It’s not hard to understand, therefore, the combination of disgust and ennui, occasionally erupting in electoral revolt, with which voters regard their governors’ performance. The modern public sector’s failure to spend tax dollars as competently and efficiently as reasonable voters expect creates a crisis of confidence across the developed world.
The remedies are elusive, because the roots lie in conflicting expectations of government; in politicians’ and bureaucrats’ attempts to reconcile the impossible conflicts— increasingly driven by an “enforcement mentality” or a “low trust/low expectation culture” internally. Since the 1980s, a large international literature— with several Canadian analysts, notably Peter Aucoin and Donald Savoie, as pre-eminent contributors— has grown. It seeks to understand what mechanisms of salvaging confidence and improving performance by government might be developed. It is not an optimistic academic discipline.
That politicians of all stripes bear a great share of the responsibility for this huge gap between expectations and government performance is indisputable. Here is a surprisingly candid and cynical Paul Martin on the irritation of mandarins about the incoherence of the Chrétien government’s famous Red Book promises, as quoted by David Good:
Don’t tell me what’s in the Red Book…I wrote the goddamn thing. And I know a lot of it is crap. The goddamn thing was thrown together…things weren’t…thought through.
That is the policy chair, then finance minister, then PM of the government of Canada describing the seminal political guidebook for the first two terms of his government!
So how has the Conservative Party approached this holy grail of modern democracies: accountable and capable government? Well, not with humility: the government communications machine’s hyperbole trumpets were on full blast for the launch: “We are creating a new culture of accountability that will change forever the way business is done in Ottawa.” Such overblown nonsense sounds almost Martinesque.
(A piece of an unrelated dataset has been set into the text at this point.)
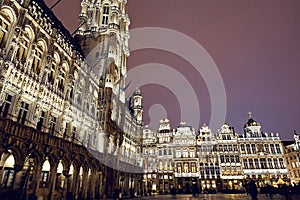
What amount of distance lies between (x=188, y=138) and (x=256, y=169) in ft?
66.7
Let us look at the four key dimensions of what this omnibus bill attempts to do: “clean up” government spending, campaign finance and lobbying, and improve openness and transparency.
On freedom of information or openness, the reviews are not even mixed. According to our guru of open government, John Reid, Canada’s information commissioner, the Bill is “the most retrograde step” since the first legislation in 1983! The Canadian Newspaper Association, not surprisingly, a decade-long champion of better “FoI” performance by government, described it as “dangerous.” The Bill adds an array of new excuses for government to withhold public information and punts the Reid recommendations to yet another Commons committee for study.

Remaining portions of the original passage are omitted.